Amor é a coisa mais importante que temos 


Paul Mescal (“Normal People”) mais uma vez parte corações com sua caracterização amorosa de Calum, um pai devotado, amigo mas profundamente atormentado. Quando ele se prepara para mergulhar com Sophie, confidencia a um dos instrutores que jamais se imaginaria chegando aos 30 anos. Seja no que diz, mas, especialmente nos silêncios, no olhar, no vagar e no choro incontido que, quando Sophie não está perto, brota e inunda, é inebriante e desoladora a maneira com que o ator se apropria do seu personagem.  

A fofíssima Frankie Coro entrega muita verdade na pele de Sophie, além da sinergia entre ela e Mescal. É prazeroso e melancólico acompanhar os dias de sol ao lado dos dois, além dos diálogos que ilustram o quanto o amor filial e a fraternidade são coisas tão importantes, mas que estão meio que sublimadas hoje.  

Melancolia, luto e júbilo já eram sintagmas simbólicos presentes no primeiro curta de Wells, “Tuesday”, que também traz uma relação entre pai e filha que é estilhaçada pela vida. Wells atraiu a atenção de ninguém menos do que Barry Jenkins (“Moonlight”), que junto a sua sócia na Pastel, Adele Romanski, produz “Aftersun”.  

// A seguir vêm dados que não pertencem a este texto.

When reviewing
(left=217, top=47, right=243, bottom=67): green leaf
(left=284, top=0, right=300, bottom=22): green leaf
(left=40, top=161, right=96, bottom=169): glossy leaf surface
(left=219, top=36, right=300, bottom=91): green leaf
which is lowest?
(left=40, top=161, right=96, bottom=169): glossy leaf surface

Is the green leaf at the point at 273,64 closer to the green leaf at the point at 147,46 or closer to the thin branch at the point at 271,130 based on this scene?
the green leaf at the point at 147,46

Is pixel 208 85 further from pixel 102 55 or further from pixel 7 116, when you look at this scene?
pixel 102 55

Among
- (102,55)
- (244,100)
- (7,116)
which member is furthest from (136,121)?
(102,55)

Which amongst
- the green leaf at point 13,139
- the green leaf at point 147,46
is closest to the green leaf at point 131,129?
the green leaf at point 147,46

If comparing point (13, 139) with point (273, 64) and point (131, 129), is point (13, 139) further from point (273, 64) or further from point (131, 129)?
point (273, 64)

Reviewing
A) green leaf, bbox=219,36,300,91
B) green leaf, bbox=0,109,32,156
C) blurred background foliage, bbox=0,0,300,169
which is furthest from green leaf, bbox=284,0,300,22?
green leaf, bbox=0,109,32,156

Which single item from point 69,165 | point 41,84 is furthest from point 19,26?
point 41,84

Canções emblemáticas dos anos 90 permeiam a narrativa, dando conta de trazer para fora a subjetividade aflorada de Calum e Sophie. Como “Tender”, da banda Blur (especialmente no trecho “Tender is the touch of someone that you love too much/Tender is the day the demons go away/Lord I need to find someone who can heal my mind”), “Losing My Religion” na cena do karaokê ou “Under Pressure” na sublime sequência de dança – “And love dares you to change our way of Caring about ourselves”; é a música como elemento narrativo cristalizando ainda o espírito daquela época e a emoção que circunda os personagens.  

Em entrevista ao LA Times, Wells, que tem apenas 35 anos e é radicada nos Estados Unidos, fala que “Aftersun” é “emocionalmente autobiográfico”, e a maneira que ela costura seu enredo às reminiscências do afeto entre pai e filha, dificilmente deixará alguém equânime. Aqui, eu abro uma pequena aspas para dizer que, como uma filha de um pai que partiu jovem, e que tínhamos o costume de rotineiramente viajar apenas nós dois, para estreitar esse laço que prende pais e filhas, que afeta inclusive a maneira com que enxergamos os homens e significa ao deixar marcas para o resto da vida nas mulheres que somos, fui atingida no aspecto nostálgico e mágico em igual simetria por “Aftersun”.